It was a solemn day in the streets that led to the building 25-year-old Ingrid Escamilla lived in, where she was skinned and brutally murdered a week ago. But the surroundings were rife with chants of women demanding for their right to be safe in a country they grew up in and marching in solidarity to call an end to the rising femicide cases that have stifled their freedom.

It was another march, against femicide in Mexico, that took place on February 16, 2020, this time in response to Ingrid Escamilla’s brutal murder and the arrest of a 46-year-old man, at the scene covered in blood, who is believed to be her husband.
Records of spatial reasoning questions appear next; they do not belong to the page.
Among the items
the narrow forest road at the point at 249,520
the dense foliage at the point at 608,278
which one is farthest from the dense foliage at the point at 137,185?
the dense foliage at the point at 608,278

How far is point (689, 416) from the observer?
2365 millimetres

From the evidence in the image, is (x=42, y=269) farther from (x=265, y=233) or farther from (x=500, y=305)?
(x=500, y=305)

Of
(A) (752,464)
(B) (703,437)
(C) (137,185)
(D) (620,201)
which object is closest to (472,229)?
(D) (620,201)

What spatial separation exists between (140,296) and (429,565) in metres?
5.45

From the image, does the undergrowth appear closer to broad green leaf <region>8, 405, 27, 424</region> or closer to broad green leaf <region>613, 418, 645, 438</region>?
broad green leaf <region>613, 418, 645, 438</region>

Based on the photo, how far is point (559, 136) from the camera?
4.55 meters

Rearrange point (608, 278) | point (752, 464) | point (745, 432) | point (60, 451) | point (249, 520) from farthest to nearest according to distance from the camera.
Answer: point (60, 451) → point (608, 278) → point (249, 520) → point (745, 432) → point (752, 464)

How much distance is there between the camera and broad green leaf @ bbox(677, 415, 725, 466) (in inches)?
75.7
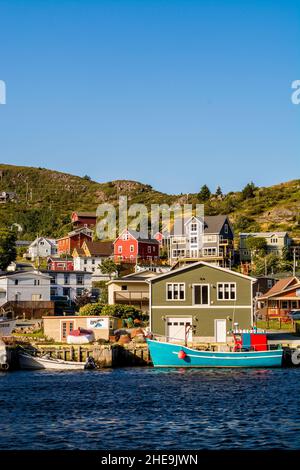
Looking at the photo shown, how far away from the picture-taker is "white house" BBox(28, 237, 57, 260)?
511ft

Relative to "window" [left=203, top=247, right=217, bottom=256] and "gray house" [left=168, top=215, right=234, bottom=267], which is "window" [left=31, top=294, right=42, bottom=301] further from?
"window" [left=203, top=247, right=217, bottom=256]

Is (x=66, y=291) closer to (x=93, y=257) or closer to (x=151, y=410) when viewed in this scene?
(x=93, y=257)

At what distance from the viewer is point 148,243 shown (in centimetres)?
14088

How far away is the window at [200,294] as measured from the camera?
65.7 metres

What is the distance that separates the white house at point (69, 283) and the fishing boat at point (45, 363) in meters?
44.9

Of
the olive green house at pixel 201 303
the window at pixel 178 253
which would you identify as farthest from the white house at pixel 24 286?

The public outrage was further triggered when leaked pictures of her mutilated body made it to front pages of tabloids and news websites. Mainly women constituted the march, which was escorted by a group of all-female police officers as it began at the Metrobus station of Gustavo A. Madero and ended at the Escamilla’s building.

Women in the northern Mexico City neighborhood of Vallejo, where Escamilla lived, are now battling emotions of anger, fear, and sadness as they stand together as a symbol of their strength. They also shared that the situation has only worsened with time and violence has bypassed all its limits.

"I was born and raised here and now the violence is more than ever," Armando, 59, told CNN. "This was too violent, and the community is afraid."

In recent years, the number of femicides- where women are killed because of their gender- has witnessed a sharp increase. While 912 cases of femicides were reported in 2018, it climbed to 1,006 cases reported in the year 2019 and as Mexico's Attorney General Alejandro Gertz, there has been a spike of 137% in femicides in the last five years.

As the legal system in Mexico is known for being quick to exempt men from punishment in femicide cases, the women fear that even Escamilla’s killer will be set free. "Nothing feels safe," Nitzi Gonzalez, 28, shared. "We have daughters. If he goes free, what happens?" she said, Another woman Daniela, 33, stressed that the “laws just don't work”, something she has experienced first-hand being a victim of abuse herself. Local residents also implored Mexican President Andrés Manuel López Obrador to take action as “our women are being murdered daily."